Lines holding the word "none" must be located in the listing below and copied.

'''

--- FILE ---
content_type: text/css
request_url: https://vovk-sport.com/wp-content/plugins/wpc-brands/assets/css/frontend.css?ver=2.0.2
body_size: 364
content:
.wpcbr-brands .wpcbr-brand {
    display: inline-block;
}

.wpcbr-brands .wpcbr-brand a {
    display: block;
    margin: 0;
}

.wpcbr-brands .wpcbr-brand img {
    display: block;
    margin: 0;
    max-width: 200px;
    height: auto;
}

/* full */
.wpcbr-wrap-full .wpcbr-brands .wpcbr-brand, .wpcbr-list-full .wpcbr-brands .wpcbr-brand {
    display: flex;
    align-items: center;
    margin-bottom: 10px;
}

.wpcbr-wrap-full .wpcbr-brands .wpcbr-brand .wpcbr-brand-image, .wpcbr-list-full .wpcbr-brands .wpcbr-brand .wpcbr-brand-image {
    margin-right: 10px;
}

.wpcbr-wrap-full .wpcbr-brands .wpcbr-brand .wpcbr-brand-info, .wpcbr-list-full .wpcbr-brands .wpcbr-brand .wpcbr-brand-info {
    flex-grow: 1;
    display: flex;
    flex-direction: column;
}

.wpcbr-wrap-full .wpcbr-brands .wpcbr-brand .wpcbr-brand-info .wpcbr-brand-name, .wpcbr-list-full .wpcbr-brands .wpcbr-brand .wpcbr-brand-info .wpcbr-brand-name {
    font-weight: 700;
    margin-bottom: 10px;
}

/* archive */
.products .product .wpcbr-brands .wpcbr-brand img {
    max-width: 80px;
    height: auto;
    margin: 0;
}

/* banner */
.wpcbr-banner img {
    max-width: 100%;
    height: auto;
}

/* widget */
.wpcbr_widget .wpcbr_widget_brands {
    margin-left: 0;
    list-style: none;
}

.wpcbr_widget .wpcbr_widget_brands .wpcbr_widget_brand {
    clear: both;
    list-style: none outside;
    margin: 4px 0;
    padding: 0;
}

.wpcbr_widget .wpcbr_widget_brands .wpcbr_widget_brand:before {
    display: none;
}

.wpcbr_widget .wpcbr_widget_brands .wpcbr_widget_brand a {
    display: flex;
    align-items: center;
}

'''

Response area —
    list-style: none;
    list-style: none outside;
    display: none;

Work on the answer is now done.